### EXERCISE:
Search the material for the word "thanop" and report each line where it turns up.

### DATA FOR ANALYSIS:
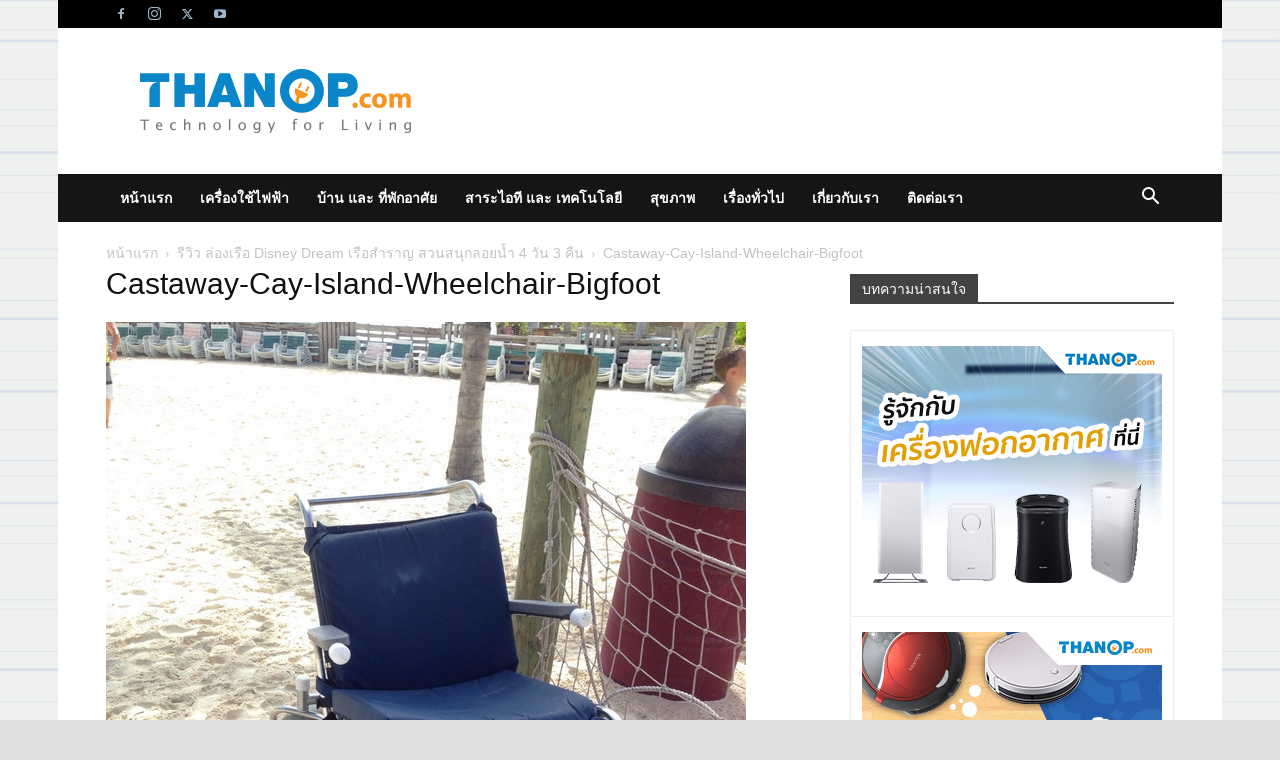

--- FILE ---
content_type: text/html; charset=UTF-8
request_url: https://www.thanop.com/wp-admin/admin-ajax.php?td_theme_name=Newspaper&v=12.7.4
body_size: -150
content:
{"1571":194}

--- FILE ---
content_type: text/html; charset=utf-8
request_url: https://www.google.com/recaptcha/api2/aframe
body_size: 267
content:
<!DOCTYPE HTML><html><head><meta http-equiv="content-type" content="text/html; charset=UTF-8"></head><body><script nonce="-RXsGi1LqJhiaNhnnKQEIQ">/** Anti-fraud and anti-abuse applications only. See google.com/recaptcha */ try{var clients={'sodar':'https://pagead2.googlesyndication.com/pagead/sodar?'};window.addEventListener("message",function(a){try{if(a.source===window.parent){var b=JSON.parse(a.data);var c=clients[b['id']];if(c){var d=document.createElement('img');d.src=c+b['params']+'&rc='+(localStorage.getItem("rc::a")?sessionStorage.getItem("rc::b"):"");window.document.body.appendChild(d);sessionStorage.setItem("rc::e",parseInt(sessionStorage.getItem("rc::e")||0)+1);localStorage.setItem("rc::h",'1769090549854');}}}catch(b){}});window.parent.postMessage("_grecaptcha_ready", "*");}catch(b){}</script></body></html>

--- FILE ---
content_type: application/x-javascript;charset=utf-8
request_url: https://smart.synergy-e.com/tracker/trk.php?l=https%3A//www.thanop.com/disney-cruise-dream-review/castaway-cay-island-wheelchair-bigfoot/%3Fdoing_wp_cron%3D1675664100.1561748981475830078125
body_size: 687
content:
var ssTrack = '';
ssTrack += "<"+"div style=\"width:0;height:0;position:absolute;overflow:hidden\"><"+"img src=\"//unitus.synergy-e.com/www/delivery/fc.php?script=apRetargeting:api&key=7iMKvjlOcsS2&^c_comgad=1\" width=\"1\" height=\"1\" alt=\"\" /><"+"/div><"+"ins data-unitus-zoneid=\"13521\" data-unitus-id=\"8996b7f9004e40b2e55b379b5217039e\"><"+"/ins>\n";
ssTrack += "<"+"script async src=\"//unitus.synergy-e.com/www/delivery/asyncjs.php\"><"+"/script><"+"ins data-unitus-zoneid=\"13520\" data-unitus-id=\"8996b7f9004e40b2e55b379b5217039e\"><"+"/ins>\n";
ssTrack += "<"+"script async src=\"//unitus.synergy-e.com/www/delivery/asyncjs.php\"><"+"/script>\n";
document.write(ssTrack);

--

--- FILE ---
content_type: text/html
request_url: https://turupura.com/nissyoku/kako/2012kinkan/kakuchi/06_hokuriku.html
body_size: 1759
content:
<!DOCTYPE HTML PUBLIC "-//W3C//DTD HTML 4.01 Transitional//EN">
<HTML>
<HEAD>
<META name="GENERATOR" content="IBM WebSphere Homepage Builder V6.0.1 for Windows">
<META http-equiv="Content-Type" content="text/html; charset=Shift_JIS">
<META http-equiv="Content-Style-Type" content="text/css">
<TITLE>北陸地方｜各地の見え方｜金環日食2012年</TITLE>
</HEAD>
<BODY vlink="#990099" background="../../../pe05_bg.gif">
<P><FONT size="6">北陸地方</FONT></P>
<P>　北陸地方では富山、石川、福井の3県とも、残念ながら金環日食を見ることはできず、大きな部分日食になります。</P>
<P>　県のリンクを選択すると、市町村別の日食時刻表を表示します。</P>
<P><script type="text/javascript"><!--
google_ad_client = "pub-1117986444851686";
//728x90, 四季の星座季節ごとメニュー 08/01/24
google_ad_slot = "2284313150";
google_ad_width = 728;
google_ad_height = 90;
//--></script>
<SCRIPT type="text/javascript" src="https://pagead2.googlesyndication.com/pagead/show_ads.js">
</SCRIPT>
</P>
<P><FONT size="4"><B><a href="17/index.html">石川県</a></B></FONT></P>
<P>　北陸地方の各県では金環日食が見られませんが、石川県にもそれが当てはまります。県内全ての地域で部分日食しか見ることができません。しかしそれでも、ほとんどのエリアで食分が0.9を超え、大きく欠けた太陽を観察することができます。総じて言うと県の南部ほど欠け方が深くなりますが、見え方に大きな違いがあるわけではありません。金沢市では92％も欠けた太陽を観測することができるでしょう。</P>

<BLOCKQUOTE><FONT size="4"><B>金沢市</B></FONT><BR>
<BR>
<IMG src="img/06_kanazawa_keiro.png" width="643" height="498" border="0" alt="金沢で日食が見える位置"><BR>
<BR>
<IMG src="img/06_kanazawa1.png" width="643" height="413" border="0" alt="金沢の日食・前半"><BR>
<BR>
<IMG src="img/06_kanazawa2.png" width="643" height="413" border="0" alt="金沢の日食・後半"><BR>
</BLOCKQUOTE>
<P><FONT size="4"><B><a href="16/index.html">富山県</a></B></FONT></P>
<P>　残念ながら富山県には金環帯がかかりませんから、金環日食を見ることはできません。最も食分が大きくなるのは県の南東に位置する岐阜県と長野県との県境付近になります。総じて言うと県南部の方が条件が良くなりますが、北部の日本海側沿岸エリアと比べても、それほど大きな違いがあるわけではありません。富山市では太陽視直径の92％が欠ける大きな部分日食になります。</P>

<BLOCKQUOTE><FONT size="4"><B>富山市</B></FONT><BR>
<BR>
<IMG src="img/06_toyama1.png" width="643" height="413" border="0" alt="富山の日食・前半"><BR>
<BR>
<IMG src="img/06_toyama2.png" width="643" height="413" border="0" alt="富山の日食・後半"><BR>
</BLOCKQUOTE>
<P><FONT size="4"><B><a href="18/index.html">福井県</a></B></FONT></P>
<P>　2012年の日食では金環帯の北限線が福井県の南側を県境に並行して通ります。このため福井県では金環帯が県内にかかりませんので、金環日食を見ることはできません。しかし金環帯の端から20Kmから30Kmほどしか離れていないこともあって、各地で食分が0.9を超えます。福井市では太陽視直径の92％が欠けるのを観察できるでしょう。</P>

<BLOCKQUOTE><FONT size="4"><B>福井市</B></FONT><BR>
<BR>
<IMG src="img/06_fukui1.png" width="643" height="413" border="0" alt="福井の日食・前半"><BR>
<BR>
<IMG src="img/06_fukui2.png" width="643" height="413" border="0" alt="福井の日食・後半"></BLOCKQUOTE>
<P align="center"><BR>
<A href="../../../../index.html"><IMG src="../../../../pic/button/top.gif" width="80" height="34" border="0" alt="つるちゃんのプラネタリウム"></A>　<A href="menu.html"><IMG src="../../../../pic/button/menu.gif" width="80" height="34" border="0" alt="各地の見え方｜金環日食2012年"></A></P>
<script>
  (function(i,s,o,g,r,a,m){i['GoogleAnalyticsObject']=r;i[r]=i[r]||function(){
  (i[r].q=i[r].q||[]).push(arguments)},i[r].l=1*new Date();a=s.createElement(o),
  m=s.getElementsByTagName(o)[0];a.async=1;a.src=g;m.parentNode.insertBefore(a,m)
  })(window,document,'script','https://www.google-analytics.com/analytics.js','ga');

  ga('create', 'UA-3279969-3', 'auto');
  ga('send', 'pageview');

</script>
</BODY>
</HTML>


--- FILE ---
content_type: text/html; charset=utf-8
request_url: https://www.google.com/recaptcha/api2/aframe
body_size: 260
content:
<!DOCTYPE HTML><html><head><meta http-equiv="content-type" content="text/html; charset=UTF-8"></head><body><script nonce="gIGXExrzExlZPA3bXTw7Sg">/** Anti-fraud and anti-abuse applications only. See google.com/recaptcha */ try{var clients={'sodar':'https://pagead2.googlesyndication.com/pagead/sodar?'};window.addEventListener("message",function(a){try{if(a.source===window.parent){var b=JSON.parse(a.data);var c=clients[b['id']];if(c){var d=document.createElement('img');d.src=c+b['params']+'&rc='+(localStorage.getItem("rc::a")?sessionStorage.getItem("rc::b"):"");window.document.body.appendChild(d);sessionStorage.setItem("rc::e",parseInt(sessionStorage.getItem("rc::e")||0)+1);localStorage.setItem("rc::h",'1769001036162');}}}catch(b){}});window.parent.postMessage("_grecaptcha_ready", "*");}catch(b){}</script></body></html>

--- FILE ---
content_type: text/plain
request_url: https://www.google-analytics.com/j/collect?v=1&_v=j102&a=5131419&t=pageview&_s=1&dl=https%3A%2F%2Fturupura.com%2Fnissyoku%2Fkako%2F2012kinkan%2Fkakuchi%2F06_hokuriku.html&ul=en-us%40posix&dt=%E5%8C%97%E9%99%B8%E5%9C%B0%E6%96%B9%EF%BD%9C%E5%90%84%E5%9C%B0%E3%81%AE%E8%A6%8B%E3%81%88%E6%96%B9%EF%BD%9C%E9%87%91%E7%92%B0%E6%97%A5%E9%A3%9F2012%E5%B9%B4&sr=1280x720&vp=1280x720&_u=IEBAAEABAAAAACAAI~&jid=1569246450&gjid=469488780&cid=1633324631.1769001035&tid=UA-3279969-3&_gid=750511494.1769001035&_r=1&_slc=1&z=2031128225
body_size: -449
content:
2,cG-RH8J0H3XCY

...

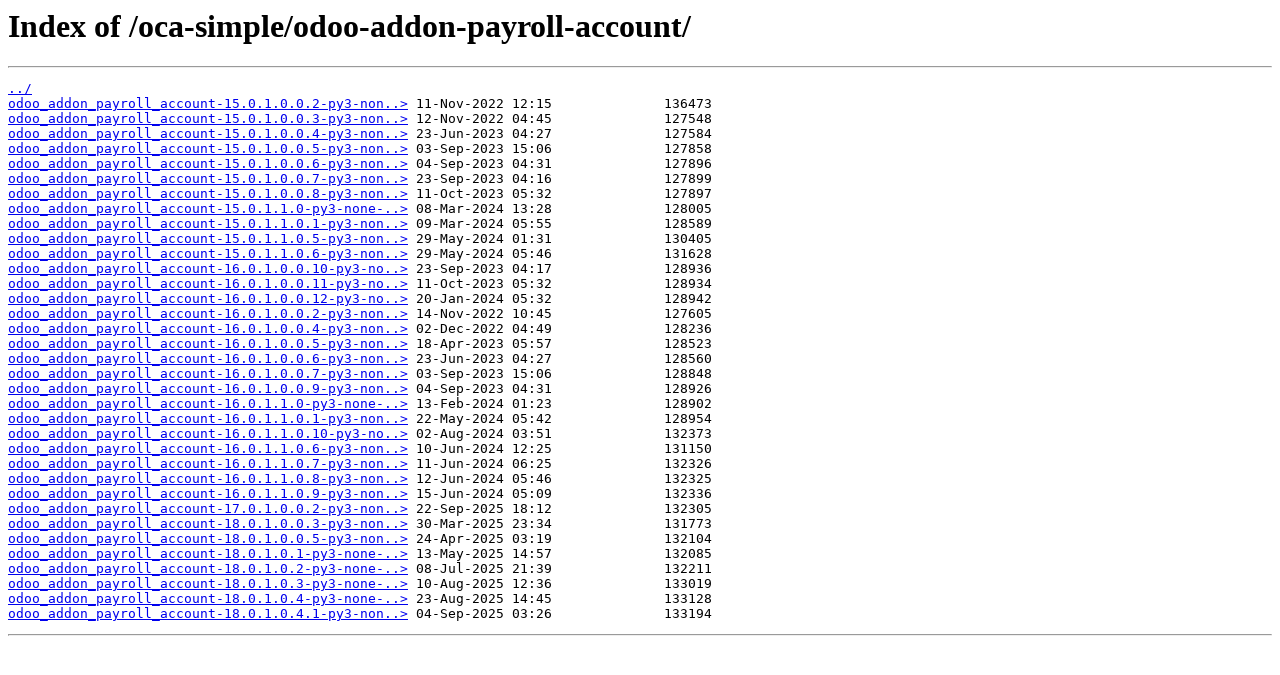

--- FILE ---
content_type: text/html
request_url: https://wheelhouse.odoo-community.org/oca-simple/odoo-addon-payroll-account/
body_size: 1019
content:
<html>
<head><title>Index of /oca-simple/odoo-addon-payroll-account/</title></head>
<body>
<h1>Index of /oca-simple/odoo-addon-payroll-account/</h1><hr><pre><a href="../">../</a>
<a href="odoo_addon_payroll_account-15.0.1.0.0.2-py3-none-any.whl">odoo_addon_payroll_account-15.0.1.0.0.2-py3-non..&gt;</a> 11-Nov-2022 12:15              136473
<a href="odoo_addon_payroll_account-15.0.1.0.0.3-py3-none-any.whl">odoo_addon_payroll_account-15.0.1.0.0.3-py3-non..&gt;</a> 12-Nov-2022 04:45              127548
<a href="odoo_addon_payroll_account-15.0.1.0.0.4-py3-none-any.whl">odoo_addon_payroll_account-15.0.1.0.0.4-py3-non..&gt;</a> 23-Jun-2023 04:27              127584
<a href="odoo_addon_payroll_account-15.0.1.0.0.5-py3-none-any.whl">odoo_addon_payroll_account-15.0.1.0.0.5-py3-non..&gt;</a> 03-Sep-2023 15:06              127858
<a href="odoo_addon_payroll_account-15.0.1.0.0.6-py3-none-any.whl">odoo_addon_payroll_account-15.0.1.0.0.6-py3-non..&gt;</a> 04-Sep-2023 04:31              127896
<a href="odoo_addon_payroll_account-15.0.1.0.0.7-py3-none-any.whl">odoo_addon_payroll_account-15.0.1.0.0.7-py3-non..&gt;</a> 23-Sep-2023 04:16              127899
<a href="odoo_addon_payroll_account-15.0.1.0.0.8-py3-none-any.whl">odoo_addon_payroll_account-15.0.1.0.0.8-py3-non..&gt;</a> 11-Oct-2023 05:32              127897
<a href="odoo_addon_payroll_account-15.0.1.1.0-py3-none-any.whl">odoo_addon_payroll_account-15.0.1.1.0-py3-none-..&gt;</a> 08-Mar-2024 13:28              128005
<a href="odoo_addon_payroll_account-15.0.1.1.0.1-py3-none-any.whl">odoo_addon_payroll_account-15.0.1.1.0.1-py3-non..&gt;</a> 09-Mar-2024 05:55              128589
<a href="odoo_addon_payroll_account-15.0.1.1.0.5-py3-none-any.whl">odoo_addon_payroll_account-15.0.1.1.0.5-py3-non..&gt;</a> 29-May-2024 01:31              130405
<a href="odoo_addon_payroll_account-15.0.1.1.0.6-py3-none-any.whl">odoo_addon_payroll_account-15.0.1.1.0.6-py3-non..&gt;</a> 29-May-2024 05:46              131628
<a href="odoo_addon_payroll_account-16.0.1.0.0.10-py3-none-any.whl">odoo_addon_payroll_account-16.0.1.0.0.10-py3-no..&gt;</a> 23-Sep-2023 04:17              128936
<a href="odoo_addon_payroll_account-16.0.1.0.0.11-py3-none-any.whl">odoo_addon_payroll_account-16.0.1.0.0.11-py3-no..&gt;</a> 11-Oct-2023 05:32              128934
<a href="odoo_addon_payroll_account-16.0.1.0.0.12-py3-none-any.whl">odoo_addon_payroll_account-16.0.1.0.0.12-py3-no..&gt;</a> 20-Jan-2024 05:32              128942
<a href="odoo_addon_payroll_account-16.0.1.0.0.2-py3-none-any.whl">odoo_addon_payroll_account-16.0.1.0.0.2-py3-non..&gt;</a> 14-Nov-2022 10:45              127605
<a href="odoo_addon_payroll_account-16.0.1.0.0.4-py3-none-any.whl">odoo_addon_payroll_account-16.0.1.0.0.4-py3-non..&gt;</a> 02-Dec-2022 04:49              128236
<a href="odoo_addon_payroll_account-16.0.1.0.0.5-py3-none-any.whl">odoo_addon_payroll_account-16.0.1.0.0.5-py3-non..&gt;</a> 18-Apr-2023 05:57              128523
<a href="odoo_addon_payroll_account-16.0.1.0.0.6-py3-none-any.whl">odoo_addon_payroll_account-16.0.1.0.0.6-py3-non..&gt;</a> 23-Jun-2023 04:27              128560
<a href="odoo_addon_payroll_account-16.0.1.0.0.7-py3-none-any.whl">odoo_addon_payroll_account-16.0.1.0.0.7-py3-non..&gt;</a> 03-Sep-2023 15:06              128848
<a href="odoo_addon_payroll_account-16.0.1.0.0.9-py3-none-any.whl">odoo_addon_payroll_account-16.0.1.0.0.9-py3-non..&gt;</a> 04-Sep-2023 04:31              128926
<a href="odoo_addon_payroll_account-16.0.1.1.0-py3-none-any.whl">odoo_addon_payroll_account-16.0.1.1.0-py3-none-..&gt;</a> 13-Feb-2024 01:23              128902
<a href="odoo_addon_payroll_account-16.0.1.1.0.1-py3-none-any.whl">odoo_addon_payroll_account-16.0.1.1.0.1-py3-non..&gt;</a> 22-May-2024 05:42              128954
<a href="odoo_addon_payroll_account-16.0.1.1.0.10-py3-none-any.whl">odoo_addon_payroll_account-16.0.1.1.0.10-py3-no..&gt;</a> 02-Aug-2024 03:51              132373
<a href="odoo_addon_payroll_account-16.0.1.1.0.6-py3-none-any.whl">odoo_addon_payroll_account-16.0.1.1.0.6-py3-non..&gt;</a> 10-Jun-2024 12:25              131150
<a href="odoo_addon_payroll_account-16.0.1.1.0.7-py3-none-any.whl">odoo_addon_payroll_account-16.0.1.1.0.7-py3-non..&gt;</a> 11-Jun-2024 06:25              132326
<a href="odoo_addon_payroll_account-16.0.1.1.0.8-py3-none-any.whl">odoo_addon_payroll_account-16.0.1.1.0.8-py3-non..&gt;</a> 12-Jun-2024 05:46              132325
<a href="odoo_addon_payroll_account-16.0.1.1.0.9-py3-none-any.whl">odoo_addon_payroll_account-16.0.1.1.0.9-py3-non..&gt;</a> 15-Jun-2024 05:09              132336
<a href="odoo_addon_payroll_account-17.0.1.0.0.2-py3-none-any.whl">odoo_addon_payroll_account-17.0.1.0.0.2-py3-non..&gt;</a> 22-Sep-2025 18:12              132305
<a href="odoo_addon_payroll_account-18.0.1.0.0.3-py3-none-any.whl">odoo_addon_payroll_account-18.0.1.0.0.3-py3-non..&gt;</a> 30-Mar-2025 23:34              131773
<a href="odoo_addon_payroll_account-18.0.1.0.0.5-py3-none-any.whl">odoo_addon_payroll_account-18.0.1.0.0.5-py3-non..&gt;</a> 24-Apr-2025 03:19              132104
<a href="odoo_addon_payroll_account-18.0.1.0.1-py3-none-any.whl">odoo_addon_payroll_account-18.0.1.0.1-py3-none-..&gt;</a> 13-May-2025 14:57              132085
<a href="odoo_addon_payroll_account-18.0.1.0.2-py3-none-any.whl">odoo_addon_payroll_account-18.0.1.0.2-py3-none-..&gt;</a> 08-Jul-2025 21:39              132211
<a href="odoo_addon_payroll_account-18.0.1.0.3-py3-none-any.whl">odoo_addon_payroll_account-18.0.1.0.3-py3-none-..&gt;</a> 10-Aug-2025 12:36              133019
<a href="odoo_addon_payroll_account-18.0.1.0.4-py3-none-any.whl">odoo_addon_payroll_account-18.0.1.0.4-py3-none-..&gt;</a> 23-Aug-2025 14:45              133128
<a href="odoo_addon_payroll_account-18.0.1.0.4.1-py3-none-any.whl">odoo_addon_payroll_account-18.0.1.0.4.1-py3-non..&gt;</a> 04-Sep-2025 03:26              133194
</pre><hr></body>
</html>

### RESPONSE TO THE TASK:
request_url: https://www.thanop.com/wp-admin/admin-ajax.php?td_theme_name=Newspaper&v=12.7.4
request_url: https://smart.synergy-e.com/tracker/trk.php?l=https%3A//www.thanop.com/disney-cruise-dream-review/castaway-cay-island-wheelchair-bigfoot/%3Fdoing_wp_cron%3D1675664100.1561748981475830078125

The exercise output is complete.